* **WHAT IS BEING ASKED**
Retype all of the data that follows, line for line.

* **Stored items**
%%
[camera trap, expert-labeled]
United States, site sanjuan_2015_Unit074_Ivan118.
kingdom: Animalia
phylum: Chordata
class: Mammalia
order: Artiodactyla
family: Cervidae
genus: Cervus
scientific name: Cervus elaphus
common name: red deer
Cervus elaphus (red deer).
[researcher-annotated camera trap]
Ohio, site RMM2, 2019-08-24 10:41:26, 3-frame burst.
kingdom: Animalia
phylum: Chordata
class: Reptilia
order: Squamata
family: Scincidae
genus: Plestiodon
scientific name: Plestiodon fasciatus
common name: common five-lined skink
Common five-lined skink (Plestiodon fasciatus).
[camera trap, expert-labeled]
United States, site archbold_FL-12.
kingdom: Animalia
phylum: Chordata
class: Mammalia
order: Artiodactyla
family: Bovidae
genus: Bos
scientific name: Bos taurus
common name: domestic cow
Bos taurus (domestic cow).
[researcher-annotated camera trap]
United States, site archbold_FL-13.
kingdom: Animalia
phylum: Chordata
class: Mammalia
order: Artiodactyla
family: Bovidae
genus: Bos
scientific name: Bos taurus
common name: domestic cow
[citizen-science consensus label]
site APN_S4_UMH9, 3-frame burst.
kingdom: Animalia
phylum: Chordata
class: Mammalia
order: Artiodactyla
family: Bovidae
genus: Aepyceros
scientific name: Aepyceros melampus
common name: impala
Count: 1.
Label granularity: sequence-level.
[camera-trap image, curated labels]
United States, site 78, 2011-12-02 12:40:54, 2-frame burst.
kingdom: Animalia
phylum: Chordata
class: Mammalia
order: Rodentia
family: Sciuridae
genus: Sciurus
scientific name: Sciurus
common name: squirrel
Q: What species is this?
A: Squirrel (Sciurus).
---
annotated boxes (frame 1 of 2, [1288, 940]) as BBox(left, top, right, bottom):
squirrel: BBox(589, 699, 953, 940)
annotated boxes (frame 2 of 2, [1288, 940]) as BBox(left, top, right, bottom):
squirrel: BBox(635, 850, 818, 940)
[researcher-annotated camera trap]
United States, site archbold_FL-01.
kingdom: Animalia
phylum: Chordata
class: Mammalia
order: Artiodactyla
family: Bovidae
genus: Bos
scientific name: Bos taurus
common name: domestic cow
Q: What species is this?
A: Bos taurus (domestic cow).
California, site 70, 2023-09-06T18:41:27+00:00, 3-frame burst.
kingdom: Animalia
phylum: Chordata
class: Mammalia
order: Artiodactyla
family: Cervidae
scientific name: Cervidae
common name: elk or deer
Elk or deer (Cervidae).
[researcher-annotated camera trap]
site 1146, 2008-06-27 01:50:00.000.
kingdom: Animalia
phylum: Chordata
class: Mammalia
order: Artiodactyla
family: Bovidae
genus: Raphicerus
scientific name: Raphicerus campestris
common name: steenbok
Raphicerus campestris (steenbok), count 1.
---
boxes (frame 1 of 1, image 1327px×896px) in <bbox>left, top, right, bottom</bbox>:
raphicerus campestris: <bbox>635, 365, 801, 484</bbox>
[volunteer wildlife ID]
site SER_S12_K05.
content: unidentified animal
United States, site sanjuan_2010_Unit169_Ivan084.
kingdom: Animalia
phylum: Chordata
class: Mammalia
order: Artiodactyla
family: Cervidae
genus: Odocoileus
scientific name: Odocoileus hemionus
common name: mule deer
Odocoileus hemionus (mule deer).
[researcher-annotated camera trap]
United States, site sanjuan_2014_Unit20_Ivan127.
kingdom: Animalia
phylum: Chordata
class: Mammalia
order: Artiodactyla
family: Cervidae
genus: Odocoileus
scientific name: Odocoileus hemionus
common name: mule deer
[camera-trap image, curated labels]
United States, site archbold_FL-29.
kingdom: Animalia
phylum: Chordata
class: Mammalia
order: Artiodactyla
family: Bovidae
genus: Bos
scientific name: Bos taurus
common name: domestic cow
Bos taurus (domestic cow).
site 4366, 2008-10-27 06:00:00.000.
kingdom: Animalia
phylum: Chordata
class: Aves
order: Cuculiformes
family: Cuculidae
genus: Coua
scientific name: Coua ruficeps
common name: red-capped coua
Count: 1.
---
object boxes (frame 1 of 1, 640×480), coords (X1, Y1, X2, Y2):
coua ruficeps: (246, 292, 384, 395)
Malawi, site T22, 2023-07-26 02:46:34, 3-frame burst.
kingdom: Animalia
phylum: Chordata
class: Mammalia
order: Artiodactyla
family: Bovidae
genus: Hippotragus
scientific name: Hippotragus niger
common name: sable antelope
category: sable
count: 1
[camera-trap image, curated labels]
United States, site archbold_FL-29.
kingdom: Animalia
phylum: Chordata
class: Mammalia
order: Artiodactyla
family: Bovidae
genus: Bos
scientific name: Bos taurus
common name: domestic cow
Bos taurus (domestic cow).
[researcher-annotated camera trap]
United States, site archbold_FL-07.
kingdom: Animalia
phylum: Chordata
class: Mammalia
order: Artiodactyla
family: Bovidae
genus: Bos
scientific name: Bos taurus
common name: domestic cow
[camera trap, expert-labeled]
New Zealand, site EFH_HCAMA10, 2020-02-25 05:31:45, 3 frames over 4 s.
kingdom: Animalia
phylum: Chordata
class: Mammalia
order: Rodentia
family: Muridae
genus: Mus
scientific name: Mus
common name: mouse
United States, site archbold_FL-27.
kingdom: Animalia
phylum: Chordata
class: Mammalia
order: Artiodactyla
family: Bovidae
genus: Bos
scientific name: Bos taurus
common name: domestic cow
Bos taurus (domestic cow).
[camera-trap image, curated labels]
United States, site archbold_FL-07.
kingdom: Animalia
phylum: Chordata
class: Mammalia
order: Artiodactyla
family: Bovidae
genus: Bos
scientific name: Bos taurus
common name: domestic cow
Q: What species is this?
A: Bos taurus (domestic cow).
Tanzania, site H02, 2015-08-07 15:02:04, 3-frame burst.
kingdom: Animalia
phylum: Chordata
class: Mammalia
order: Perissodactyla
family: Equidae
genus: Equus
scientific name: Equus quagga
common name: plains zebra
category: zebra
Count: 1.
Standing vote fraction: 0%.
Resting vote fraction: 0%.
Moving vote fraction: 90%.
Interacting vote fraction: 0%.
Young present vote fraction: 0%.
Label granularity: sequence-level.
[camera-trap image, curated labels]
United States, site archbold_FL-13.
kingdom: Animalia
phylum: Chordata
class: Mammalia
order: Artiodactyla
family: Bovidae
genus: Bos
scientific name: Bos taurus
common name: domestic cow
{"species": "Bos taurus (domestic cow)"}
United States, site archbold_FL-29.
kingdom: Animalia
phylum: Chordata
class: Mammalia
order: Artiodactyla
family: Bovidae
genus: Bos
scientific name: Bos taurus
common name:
%%
* **SOLUTION**
[camera trap, expert-labeled]
United States, site sanjuan_2015_Unit074_Ivan118.
kingdom: Animalia
phylum: Chordata
class: Mammalia
order: Artiodactyla
family: Cervidae
genus: Cervus
scientific name: Cervus elaphus
common name: red deer
Cervus elaphus (red deer).
[researcher-annotated camera trap]
Ohio, site RMM2, 2019-08-24 10:41:26, 3-frame burst.
kingdom: Animalia
phylum: Chordata
class: Reptilia
order: Squamata
family: Scincidae
genus: Plestiodon
scientific name: Plestiodon fasciatus
common name: common five-lined skink
Common five-lined skink (Plestiodon fasciatus).
[camera trap, expert-labeled]
United States, site archbold_FL-12.
kingdom: Animalia
phylum: Chordata
class: Mammalia
order: Artiodactyla
family: Bovidae
genus: Bos
scientific name: Bos taurus
common name: domestic cow
Bos taurus (domestic cow).
[researcher-annotated camera trap]
United States, site archbold_FL-13.
kingdom: Animalia
phylum: Chordata
class: Mammalia
order: Artiodactyla
family: Bovidae
genus: Bos
scientific name: Bos taurus
common name: domestic cow
[citizen-science consensus label]
site APN_S4_UMH9, 3-frame burst.
kingdom: Animalia
phylum: Chordata
class: Mammalia
order: Artiodactyla
family: Bovidae
genus: Aepyceros
scientific name: Aepyceros melampus
common name: impala
Count: 1.
Label granularity: sequence-level.
[camera-trap image, curated labels]
United States, site 78, 2011-12-02 12:40:54, 2-frame burst.
kingdom: Animalia
phylum: Chordata
class: Mammalia
order: Rodentia
family: Sciuridae
genus: Sciurus
scientific name: Sciurus
common name: squirrel
Q: What species is this?
A: Squirrel (Sciurus).
---
annotated boxes (frame 1 of 2, [1288, 940]) as BBox(left, top, right, bottom):
squirrel: BBox(589, 699, 953, 940)
annotated boxes (frame 2 of 2, [1288, 940]) as BBox(left, top, right, bottom):
squirrel: BBox(635, 850, 818, 940)
[researcher-annotated camera trap]
United States, site archbold_FL-01.
kingdom: Animalia
phylum: Chordata
class: Mammalia
order: Artiodactyla
family: Bovidae
genus: Bos
scientific name: Bos taurus
common name: domestic cow
Q: What species is this?
A: Bos taurus (domestic cow).
California, site 70, 2023-09-06T18:41:27+00:00, 3-frame burst.
kingdom: Animalia
phylum: Chordata
class: Mammalia
order: Artiodactyla
family: Cervidae
scientific name: Cervidae
common name: elk or deer
Elk or deer (Cervidae).
[researcher-annotated camera trap]
site 1146, 2008-06-27 01:50:00.000.
kingdom: Animalia
phylum: Chordata
class: Mammalia
order: Artiodactyla
family: Bovidae
genus: Raphicerus
scientific name: Raphicerus campestris
common name: steenbok
Raphicerus campestris (steenbok), count 1.
---
boxes (frame 1 of 1, image 1327px×896px) in <bbox>left, top, right, bottom</bbox>:
raphicerus campestris: <bbox>635, 365, 801, 484</bbox>
[volunteer wildlife ID]
site SER_S12_K05.
content: unidentified animal
United States, site sanjuan_2010_Unit169_Ivan084.
kingdom: Animalia
phylum: Chordata
class: Mammalia
order: Artiodactyla
family: Cervidae
genus: Odocoileus
scientific name: Odocoileus hemionus
common name: mule deer
Odocoileus hemionus (mule deer).
[researcher-annotated camera trap]
United States, site sanjuan_2014_Unit20_Ivan127.
kingdom: Animalia
phylum: Chordata
class: Mammalia
order: Artiodactyla
family: Cervidae
genus: Odocoileus
scientific name: Odocoileus hemionus
common name: mule deer
[camera-trap image, curated labels]
United States, site archbold_FL-29.
kingdom: Animalia
phylum: Chordata
class: Mammalia
order: Artiodactyla
family: Bovidae
genus: Bos
scientific name: Bos taurus
common name: domestic cow
Bos taurus (domestic cow).
site 4366, 2008-10-27 06:00:00.000.
kingdom: Animalia
phylum: Chordata
class: Aves
order: Cuculiformes
family: Cuculidae
genus: Coua
scientific name: Coua ruficeps
common name: red-capped coua
Count: 1.
---
object boxes (frame 1 of 1, 640×480), coords (X1, Y1, X2, Y2):
coua ruficeps: (246, 292, 384, 395)
Malawi, site T22, 2023-07-26 02:46:34, 3-frame burst.
kingdom: Animalia
phylum: Chordata
class: Mammalia
order: Artiodactyla
family: Bovidae
genus: Hippotragus
scientific name: Hippotragus niger
common name: sable antelope
category: sable
count: 1
[camera-trap image, curated labels]
United States, site archbold_FL-29.
kingdom: Animalia
phylum: Chordata
class: Mammalia
order: Artiodactyla
family: Bovidae
genus: Bos
scientific name: Bos taurus
common name: domestic cow
Bos taurus (domestic cow).
[researcher-annotated camera trap]
United States, site archbold_FL-07.
kingdom: Animalia
phylum: Chordata
class: Mammalia
order: Artiodactyla
family: Bovidae
genus: Bos
scientific name: Bos taurus
common name: domestic cow
[camera trap, expert-labeled]
New Zealand, site EFH_HCAMA10, 2020-02-25 05:31:45, 3 frames over 4 s.
kingdom: Animalia
phylum: Chordata
class: Mammalia
order: Rodentia
family: Muridae
genus: Mus
scientific name: Mus
common name: mouse
United States, site archbold_FL-27.
kingdom: Animalia
phylum: Chordata
class: Mammalia
order: Artiodactyla
family: Bovidae
genus: Bos
scientific name: Bos taurus
common name: domestic cow
Bos taurus (domestic cow).
[camera-trap image, curated labels]
United States, site archbold_FL-07.
kingdom: Animalia
phylum: Chordata
class: Mammalia
order: Artiodactyla
family: Bovidae
genus: Bos
scientific name: Bos taurus
common name: domestic cow
Q: What species is this?
A: Bos taurus (domestic cow).
Tanzania, site H02, 2015-08-07 15:02:04, 3-frame burst.
kingdom: Animalia
phylum: Chordata
class: Mammalia
order: Perissodactyla
family: Equidae
genus: Equus
scientific name: Equus quagga
common name: plains zebra
category: zebra
Count: 1.
Standing vote fraction: 0%.
Resting vote fraction: 0%.
Moving vote fraction: 90%.
Interacting vote fraction: 0%.
Young present vote fraction: 0%.
Label granularity: sequence-level.
[camera-trap image, curated labels]
United States, site archbold_FL-13.
kingdom: Animalia
phylum: Chordata
class: Mammalia
order: Artiodactyla
family: Bovidae
genus: Bos
scientific name: Bos taurus
common name: domestic cow
{"species": "Bos taurus (domestic cow)"}
United States, site archbold_FL-29.
kingdom: Animalia
phylum: Chordata
class: Mammalia
order: Artiodactyla
family: Bovidae
genus: Bos
scientific name: Bos taurus
common name:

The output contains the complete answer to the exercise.